In a recent investigation, Grewal said, a company with billions of dollars in assets that had agreed with the SEC to provide material on a rolling basis had shared only 200 documents over six months.
“Needless to say, that makes it difficult for us to assess whether there’s been a violation of the securities laws,” he said.
Obstructive behavior of this kind by defense counsel, he said, can hurt companies by forfeiting their ability to get cooperation credit and the reduced or waived penalties that typically go with it.
“If you’re delaying our investigation by slow-walking document productions, trying to put off witness testimony for an excessive time, or being obstructive during testimony, you’re not cooperating,” he said, “no matter what your client’s 8-K may say.”
It risks hurting companies separate from the penalties, too. “Most obviously, there are the reputational costs that an issuer might incur after disclosing an investigation but before its delayed resolution,” he said. “Those reputational costs may, in turn, impose economic costs on shareholders. There are also, of course, the legal bills incurred as a result of unduly extended negotiations or needless disputes over routine investigatory issues.”
Nor are defense counsel doing their clients any favors when they’re overly aggressive during witness testimony.
“Counsel create or amplify misunderstandings or sow distrust between the witness and the [SEC] staff [when they] repeatedly interrupt testimony to lodge heresy or other inapplicable objections,” he said.
Same thing when counsel overtly coaches witnesses on how or whether to answer a question.
“When such tactics needlessly prolong a testimony session, preventing the staff from addressing all of the factual items at issue, it serves neither the staff nor the witnesses,” he said.
Counsel also cause problems when they represent their clients even though they could be a fact witness or otherwise have reason to step aside but don’t.
“These representations typically end with lawyers ultimately conflicting themselves out at the 11th hour,” he said, “putting their clients in difficult situations. I’m certain firms ask themselves at the outset of an engagement, can we represent the company in such circumstances?

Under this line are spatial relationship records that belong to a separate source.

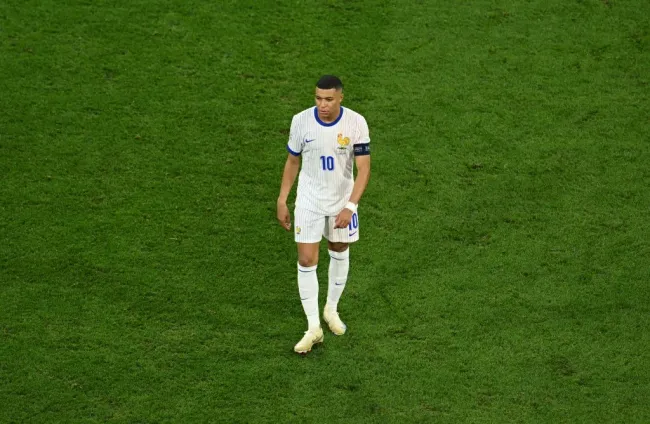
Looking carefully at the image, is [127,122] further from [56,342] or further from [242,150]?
[56,342]

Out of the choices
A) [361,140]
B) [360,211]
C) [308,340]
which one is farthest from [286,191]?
[360,211]

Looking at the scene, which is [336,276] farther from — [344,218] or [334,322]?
[344,218]

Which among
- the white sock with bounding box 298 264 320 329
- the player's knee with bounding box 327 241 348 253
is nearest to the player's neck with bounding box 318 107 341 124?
the player's knee with bounding box 327 241 348 253

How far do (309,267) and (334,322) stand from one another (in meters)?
0.56

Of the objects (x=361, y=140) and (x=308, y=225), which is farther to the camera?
(x=308, y=225)

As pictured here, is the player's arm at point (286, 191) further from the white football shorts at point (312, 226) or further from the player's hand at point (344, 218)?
the player's hand at point (344, 218)

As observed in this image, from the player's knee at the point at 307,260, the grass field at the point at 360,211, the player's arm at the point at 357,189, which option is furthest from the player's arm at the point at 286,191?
the grass field at the point at 360,211

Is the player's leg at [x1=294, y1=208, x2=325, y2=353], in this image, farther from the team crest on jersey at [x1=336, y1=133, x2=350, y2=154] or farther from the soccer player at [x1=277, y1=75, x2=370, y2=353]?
the team crest on jersey at [x1=336, y1=133, x2=350, y2=154]

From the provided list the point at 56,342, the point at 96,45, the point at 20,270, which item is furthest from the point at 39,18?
the point at 56,342

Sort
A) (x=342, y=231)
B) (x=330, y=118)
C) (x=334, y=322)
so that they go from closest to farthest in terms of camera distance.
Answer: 1. (x=330, y=118)
2. (x=342, y=231)
3. (x=334, y=322)

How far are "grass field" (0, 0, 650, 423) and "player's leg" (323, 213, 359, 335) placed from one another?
0.47 feet

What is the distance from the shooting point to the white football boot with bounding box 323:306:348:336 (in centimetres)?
729

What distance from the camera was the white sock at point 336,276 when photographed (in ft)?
23.6

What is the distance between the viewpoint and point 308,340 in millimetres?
7055
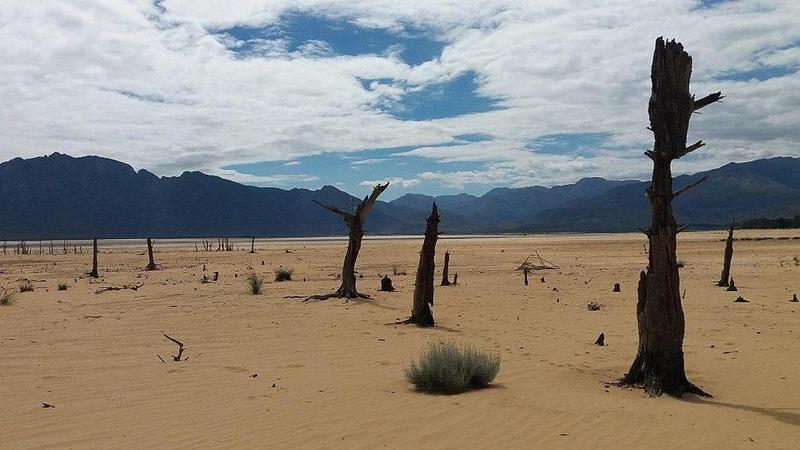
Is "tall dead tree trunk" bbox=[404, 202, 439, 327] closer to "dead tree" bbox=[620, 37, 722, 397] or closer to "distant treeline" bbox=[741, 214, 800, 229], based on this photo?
"dead tree" bbox=[620, 37, 722, 397]

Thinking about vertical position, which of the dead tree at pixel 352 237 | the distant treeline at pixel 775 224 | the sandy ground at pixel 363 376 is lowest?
the sandy ground at pixel 363 376

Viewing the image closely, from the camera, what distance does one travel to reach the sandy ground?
601 cm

The more relevant question and the one that we, as lawyers, always need to ask ourselves is, should we take on the representation?”
Over-aggressive assertion of attorney-client privilege is another tactic that ends up hurting clients, Grewal said.

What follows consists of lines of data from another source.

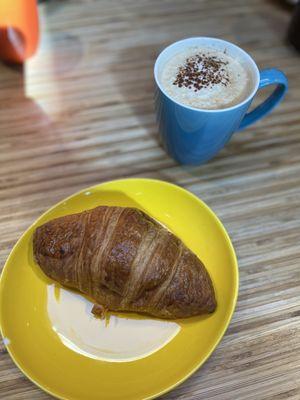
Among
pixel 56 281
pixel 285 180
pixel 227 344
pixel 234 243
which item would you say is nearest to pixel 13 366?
pixel 56 281

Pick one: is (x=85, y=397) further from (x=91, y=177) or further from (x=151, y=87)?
(x=151, y=87)

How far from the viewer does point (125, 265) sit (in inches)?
26.0

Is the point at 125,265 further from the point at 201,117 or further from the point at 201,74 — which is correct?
the point at 201,74

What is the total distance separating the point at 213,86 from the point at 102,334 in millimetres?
496

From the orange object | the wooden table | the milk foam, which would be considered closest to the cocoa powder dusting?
the milk foam

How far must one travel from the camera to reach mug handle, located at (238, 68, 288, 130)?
31.4 inches

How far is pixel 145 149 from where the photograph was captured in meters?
0.96

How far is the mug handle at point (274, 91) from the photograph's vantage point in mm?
797

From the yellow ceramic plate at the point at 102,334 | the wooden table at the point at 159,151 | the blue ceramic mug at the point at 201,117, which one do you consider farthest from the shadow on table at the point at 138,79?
the yellow ceramic plate at the point at 102,334

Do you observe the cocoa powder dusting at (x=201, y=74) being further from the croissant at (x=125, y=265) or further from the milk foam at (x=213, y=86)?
the croissant at (x=125, y=265)

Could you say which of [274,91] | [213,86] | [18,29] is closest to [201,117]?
[213,86]

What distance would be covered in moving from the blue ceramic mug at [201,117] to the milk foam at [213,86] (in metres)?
0.01

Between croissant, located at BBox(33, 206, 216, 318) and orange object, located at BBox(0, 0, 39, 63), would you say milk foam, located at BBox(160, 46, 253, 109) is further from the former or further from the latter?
orange object, located at BBox(0, 0, 39, 63)

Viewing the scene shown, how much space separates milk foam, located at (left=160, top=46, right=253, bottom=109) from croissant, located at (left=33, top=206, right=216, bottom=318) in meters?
0.25
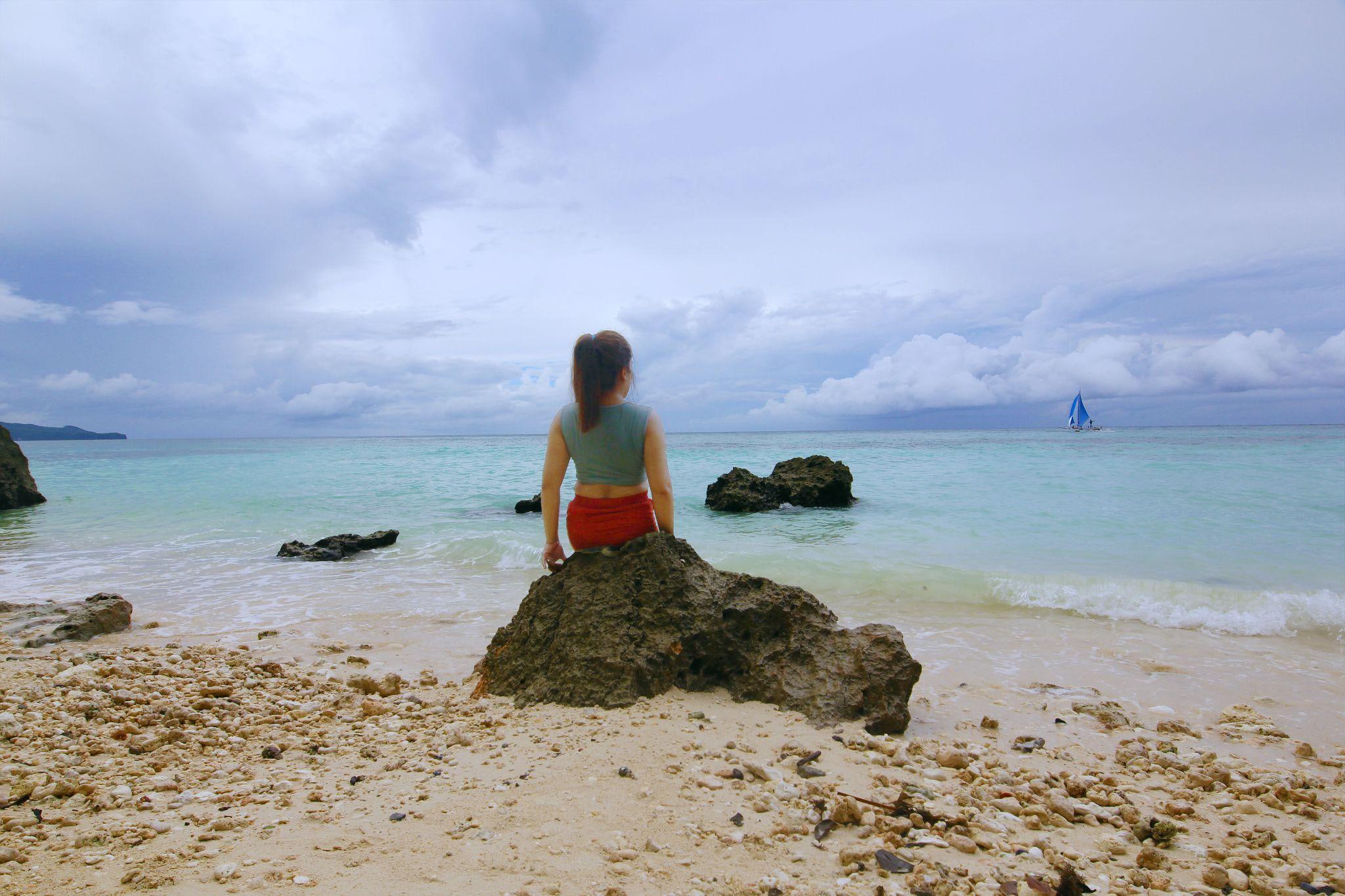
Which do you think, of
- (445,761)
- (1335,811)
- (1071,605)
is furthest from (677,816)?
(1071,605)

“The assertion itself appears to be more a form of aggressive lawyering, or gamesmanship, than a good-faith effort to protect the sanctity of the attorney-client relationship,” he said.
SEC staff won’t hesitate to probe questionable privilege claims, he said, or file a subpoena if they feel, after discussing it with counsel, the claim is unsupported.
“While clients and their counsel will make their own decisions about subpoena compliance, they should all appreciate the potential monetary and reputational costs they can incur as a result of subpoena enforcement litigation,” he said.
Are “emails with a lawyer randomly cc’ed … or notes of meetings where a lawyer just happened to be present in which no legal advice is requested or provided” really privileged? he said.
Bottom line, the conduct of defense counsel can become its own problem separate from whatever the company has done to trigger an investigation, and that hurts the company, its investors and trust in financial markets.
“There is a perception among large segments of the population that corporate wrongdoers are not being held accountable and that there are two sets of rules: one for the big and powerful and another for everyone else,” he said. “While there are many reasons for these beliefs and trends, delayed accountability does not help.”